START

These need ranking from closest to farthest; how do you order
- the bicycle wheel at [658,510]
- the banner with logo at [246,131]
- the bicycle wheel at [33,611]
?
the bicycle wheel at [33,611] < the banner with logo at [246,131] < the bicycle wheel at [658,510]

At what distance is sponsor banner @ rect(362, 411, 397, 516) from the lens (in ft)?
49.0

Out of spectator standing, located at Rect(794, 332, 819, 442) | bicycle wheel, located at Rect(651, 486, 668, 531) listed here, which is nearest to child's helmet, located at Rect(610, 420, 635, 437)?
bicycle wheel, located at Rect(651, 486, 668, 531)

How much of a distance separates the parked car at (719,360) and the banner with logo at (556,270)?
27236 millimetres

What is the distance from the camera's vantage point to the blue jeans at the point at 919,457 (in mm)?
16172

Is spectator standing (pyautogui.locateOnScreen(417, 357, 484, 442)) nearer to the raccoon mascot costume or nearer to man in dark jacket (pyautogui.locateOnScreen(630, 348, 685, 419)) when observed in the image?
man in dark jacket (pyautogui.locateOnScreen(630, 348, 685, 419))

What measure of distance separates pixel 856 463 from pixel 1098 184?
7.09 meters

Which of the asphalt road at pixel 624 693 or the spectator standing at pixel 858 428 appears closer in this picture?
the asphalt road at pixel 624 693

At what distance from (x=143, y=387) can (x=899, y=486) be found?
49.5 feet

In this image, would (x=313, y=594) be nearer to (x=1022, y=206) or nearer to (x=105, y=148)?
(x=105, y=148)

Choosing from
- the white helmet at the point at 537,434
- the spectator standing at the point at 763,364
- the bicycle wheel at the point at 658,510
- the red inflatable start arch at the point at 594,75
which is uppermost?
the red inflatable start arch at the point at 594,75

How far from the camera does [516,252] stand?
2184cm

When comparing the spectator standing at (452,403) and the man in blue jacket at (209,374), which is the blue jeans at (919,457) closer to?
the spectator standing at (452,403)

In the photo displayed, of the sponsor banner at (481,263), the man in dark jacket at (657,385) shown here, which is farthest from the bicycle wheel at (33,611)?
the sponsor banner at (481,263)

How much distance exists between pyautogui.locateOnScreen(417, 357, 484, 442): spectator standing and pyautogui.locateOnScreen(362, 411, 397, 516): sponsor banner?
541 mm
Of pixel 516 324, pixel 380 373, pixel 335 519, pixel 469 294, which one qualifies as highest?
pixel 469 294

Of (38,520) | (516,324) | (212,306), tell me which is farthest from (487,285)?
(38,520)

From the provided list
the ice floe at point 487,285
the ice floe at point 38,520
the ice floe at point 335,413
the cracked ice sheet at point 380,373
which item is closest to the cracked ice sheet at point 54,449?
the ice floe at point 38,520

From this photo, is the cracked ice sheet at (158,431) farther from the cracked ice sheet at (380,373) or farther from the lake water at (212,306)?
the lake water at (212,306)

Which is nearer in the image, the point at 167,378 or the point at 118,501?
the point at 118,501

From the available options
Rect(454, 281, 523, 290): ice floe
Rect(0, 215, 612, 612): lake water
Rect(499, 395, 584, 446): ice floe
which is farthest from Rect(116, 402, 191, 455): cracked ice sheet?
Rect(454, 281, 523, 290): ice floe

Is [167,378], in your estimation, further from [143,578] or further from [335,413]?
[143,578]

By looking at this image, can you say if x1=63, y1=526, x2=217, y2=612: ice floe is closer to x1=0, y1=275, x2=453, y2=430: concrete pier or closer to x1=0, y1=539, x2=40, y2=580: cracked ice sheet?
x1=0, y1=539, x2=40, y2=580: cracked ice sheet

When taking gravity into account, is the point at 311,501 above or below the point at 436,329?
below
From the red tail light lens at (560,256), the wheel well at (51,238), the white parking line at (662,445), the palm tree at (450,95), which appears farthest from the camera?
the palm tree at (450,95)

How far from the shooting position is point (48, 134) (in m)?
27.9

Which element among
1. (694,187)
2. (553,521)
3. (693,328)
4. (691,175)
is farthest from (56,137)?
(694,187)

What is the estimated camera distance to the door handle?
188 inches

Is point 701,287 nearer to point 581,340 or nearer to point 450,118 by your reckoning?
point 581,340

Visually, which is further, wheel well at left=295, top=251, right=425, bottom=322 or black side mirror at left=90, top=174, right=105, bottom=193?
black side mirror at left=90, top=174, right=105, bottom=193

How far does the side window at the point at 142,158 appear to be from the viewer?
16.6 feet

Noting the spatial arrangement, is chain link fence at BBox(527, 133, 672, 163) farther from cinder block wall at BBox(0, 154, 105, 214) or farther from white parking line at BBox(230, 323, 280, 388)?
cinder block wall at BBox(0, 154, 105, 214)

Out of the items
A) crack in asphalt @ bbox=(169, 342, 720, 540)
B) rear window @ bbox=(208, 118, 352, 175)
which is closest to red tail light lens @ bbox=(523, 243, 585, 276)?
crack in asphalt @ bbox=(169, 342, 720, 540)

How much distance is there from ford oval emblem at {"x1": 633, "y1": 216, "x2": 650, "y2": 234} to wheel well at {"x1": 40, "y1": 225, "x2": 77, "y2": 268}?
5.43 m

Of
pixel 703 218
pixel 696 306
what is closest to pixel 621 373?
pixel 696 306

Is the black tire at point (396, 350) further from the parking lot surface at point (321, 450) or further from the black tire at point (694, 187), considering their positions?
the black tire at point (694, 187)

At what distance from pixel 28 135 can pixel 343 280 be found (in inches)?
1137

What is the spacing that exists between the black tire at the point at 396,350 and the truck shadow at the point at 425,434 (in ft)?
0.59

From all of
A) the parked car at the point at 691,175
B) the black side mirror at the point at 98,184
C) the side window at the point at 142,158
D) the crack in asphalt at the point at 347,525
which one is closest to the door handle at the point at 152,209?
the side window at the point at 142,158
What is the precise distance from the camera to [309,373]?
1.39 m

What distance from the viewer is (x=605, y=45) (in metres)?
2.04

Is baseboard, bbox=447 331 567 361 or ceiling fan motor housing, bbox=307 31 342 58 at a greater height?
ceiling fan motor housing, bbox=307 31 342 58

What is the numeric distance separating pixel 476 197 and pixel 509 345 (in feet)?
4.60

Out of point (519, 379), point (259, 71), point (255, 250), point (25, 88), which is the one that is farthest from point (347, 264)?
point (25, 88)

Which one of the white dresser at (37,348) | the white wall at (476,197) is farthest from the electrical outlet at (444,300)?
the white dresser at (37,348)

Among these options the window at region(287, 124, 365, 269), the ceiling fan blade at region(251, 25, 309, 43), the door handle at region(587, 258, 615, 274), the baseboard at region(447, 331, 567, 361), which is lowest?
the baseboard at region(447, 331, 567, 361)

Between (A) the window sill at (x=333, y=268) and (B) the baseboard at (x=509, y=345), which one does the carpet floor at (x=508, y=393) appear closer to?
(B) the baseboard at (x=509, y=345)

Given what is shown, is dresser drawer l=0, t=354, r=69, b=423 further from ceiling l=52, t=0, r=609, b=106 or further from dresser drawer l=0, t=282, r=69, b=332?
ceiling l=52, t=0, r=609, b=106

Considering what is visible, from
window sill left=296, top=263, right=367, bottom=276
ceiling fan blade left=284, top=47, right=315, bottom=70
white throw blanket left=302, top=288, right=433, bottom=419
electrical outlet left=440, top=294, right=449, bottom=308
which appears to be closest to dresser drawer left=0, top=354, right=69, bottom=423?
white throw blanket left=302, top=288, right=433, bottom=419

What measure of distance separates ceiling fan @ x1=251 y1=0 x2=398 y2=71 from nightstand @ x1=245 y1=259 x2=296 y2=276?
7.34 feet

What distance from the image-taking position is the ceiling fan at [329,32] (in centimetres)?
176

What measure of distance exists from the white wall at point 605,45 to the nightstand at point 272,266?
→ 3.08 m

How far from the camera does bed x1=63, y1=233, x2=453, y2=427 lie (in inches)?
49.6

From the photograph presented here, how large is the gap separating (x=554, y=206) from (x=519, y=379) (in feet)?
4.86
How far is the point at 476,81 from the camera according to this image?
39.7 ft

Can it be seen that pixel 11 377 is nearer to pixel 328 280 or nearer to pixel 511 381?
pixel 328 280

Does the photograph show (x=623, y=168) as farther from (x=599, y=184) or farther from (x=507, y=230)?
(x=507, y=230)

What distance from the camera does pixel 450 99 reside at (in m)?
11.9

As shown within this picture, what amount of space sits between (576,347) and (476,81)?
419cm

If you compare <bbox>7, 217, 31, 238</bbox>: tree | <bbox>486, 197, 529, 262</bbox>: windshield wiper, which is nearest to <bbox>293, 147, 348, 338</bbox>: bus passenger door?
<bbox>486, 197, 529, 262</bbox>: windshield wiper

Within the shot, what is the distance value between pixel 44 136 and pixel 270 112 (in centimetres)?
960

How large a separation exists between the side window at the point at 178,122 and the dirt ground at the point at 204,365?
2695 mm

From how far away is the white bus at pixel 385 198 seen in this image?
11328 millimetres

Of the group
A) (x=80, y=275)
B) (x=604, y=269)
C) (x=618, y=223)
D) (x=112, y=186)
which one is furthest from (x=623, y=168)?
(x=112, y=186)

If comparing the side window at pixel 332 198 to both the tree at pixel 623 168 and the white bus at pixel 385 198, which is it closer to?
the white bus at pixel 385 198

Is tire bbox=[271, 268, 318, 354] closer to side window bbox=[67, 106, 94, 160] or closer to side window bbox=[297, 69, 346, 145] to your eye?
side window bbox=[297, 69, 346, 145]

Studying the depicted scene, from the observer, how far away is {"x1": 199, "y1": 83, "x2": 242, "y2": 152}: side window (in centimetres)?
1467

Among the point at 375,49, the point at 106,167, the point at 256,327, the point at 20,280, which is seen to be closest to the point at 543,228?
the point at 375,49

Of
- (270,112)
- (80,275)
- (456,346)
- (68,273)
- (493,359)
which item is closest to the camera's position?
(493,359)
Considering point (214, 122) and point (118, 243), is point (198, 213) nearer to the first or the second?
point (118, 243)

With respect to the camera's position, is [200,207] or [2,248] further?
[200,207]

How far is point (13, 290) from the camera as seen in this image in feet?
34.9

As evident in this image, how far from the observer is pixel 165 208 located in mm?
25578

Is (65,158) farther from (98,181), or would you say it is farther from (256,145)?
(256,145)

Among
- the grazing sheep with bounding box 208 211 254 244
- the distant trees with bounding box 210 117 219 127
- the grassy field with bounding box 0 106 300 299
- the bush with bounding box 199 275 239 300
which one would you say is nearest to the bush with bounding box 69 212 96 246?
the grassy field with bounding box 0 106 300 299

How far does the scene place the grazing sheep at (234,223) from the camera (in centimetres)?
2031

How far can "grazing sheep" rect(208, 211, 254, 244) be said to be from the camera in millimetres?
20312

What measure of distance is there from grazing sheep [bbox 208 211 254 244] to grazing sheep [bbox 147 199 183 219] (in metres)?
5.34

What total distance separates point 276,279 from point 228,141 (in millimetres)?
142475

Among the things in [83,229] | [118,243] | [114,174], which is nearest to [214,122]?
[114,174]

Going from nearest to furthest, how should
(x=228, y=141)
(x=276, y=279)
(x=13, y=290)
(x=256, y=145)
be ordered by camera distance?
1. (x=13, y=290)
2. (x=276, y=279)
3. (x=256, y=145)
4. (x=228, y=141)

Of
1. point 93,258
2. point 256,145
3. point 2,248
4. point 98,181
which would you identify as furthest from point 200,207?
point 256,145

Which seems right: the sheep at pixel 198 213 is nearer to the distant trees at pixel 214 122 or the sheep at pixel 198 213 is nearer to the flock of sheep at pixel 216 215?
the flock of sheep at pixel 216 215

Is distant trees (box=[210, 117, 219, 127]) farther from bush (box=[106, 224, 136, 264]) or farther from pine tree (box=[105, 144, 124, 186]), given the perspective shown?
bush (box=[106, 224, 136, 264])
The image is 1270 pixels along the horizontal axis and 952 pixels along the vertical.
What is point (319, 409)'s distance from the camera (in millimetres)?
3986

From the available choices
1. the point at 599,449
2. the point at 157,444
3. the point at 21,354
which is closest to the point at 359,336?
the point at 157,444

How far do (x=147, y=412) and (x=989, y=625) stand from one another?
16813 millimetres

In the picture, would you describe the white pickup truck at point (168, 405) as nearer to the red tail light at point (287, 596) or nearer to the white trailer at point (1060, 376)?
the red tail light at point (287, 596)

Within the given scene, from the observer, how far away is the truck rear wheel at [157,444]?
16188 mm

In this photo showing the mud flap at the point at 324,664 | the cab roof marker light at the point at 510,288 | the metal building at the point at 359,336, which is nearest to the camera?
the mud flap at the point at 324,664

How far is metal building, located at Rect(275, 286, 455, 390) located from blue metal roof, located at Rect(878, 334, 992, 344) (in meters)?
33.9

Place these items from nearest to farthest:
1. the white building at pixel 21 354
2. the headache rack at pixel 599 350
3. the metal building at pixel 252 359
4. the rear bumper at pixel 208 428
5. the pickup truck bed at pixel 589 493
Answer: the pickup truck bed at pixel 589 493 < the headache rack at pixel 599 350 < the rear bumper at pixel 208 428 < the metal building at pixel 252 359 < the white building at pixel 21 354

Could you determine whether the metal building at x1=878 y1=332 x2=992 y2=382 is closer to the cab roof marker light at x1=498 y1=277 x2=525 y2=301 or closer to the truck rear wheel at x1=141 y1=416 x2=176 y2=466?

END

§ What is being asked
Give back exactly the lines from the one containing "The image is" to the end of the material, both ends included.

§ Finished task
The image is 1270 pixels along the horizontal axis and 952 pixels along the vertical.
What is point (319, 409)'s distance from the camera (in millimetres)?
3986

From the available choices
1. the point at 599,449
2. the point at 157,444
3. the point at 21,354
which is closest to the point at 359,336?
the point at 157,444

How far do (x=147, y=412) and (x=989, y=625) stand from one another?
16813 millimetres

In the picture, would you describe the white pickup truck at point (168, 405) as nearer to the red tail light at point (287, 596) or nearer to the white trailer at point (1060, 376)?
the red tail light at point (287, 596)

Within the given scene, from the observer, how far away is the truck rear wheel at [157,444]?
16188 mm

In this photo showing the mud flap at the point at 324,664 | the cab roof marker light at the point at 510,288 | the metal building at the point at 359,336, which is nearest to the camera?
the mud flap at the point at 324,664

How far is metal building, located at Rect(275, 286, 455, 390) located from blue metal roof, located at Rect(878, 334, 992, 344) (in meters)?
33.9

Place these items from nearest to farthest:
1. the white building at pixel 21 354
2. the headache rack at pixel 599 350
3. the metal building at pixel 252 359
4. the rear bumper at pixel 208 428
5. the pickup truck bed at pixel 589 493
Answer: the pickup truck bed at pixel 589 493 < the headache rack at pixel 599 350 < the rear bumper at pixel 208 428 < the metal building at pixel 252 359 < the white building at pixel 21 354

Could you determine whether the metal building at x1=878 y1=332 x2=992 y2=382 is closer to the cab roof marker light at x1=498 y1=277 x2=525 y2=301 or closer to the truck rear wheel at x1=141 y1=416 x2=176 y2=466?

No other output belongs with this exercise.